So how does this work? An analyst from the NC Justice Center puts it succinctly: "because low-wage workers tend to spend a larger proportion of their income, raising the minimum wage is an important stimulus to the broader economy." This is knee-jerk Keynesianism, pure and simple.
In the basic Keynesian model, it is spending on consumer goods, as opposed to saving and investment, that drives an economy and causes it to grow. It is the same "reasoning" that was used as an excuse for Obama’s failed stimulus package in 2009 and Bush’s the year before. So if wealth is transferred by increasing the minimum wage from those who spend a smaller proportion of their income, in this case business owners/employers, to those who spend a larger proportion of their income, low wage workers, then the "broader economy will be stimulated."
The problem is the theory’s assumption, namely that the revenue that will be transferred to low wage workers and spent on consumption goods will be more advantageous to economic growth than it would be if left in the hands of businesses, where it would be reinvested, saved in the form of retained earnings, or distributed to shareholders. This is an assumption of the naive Keynesian theory where saved money is idle money.

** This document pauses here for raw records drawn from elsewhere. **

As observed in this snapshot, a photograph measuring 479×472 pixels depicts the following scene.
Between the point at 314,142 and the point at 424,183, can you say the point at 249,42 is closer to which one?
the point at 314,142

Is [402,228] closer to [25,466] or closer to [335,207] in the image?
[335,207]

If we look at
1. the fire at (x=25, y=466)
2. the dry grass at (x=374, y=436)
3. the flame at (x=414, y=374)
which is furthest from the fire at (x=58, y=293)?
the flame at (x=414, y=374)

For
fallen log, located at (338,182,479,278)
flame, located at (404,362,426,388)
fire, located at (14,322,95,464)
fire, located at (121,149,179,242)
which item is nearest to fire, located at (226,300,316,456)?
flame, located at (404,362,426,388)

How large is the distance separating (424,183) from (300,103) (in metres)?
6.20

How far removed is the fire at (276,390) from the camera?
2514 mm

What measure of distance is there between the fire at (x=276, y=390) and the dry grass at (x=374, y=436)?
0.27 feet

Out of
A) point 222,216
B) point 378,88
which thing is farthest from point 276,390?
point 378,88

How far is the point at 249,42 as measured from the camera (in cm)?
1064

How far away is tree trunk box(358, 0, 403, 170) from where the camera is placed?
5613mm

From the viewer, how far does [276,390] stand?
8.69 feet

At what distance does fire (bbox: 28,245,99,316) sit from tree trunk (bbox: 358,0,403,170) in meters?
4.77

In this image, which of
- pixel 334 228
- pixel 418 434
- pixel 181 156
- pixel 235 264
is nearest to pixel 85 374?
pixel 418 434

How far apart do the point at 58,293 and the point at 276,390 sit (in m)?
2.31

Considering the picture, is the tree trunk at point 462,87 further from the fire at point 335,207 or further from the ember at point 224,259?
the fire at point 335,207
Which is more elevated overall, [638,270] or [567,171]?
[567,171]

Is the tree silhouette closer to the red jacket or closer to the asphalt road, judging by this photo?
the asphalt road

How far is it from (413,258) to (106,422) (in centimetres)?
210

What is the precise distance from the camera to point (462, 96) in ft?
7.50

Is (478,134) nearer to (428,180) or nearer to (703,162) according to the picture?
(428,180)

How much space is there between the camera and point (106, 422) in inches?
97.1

In reality, business profits, which are, in the absence of increased labor productivity, where these higher wages must come from, do not go into a mattress. Without business profit and individual saving there could be no economic growth. It is profit and saving that fuels investment and business expansion. Previously earned profits and personal savings finance all new factories, new stores, new office buildings, and ultimately new employees. Economic growth cannot occur without saving and investment, and saving and investment cannot occur without the generation of business profits or the decision on the part of individuals to save, i.e., not consume, some of their income. All consumption spending is dependent upon having goods and services to spend money on, which is necessarily the result of this previous investment.
Higher wages are the result of capital accumulation and economic growth, not the cause of it. To argue that new economic growth will be stimulated by a coerced increase in the minimum wage shows an unfortunate ignorance of this fact. It is an ignorance that is embedded in the Keynesian model itself.

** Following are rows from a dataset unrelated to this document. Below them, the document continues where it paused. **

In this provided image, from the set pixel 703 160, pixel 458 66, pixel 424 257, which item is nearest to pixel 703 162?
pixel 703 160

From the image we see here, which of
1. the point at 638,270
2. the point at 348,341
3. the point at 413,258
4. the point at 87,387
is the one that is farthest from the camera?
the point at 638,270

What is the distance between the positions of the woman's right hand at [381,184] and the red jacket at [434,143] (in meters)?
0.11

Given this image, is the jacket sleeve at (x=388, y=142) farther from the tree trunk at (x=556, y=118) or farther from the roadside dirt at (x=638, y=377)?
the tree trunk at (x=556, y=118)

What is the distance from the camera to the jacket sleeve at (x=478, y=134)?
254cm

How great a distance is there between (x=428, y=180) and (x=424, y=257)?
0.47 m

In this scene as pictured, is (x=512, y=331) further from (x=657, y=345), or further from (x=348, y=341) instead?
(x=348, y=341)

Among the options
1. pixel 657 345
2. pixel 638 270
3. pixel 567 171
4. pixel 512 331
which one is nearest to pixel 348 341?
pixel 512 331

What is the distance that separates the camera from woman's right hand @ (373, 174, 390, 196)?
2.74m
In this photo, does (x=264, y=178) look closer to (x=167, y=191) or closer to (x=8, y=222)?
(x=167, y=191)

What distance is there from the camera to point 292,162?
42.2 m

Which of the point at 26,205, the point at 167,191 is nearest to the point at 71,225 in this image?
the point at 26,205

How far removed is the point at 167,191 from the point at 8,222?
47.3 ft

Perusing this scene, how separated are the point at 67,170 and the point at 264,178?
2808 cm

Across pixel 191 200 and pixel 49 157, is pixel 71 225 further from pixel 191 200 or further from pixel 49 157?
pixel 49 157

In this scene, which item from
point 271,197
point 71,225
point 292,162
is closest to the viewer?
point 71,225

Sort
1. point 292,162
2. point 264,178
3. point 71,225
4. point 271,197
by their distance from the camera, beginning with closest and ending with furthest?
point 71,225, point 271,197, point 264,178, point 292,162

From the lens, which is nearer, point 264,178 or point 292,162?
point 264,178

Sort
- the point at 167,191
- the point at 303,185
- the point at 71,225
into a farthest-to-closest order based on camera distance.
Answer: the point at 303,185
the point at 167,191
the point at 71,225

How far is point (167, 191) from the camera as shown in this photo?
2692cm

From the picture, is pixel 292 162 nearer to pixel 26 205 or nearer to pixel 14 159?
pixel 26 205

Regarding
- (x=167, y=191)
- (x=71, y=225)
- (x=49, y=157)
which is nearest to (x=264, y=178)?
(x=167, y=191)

Lastly, all of this assumes that, on net, the wealth transfer from employers to employees will actually occur. As has been discussed previously in this newsletter, this is a tenuous assumption at best. The fact of the matter is that increases in the minimum wage will cause some people to lose their jobs and make it impossible for some of those looking for work to find it. This is because, as the minimum wage increases, fewer low skilled workers will qualify for the positions that are available. So while some people will end up with higher wages, others will end up with no wages at all. Therefore even from a flawed Keynesian perspective, to argue that there will be a net transfer of wealth from those with a "lower marginal propensity to consume," to invoke Keynesian jargon, to those with a "higher marginal propensity to consume," one would have to factor in all those workers whose wages have fallen to zero as a result of the minimum wage increase. The Congressional Budget office estimates this number to be over a half million.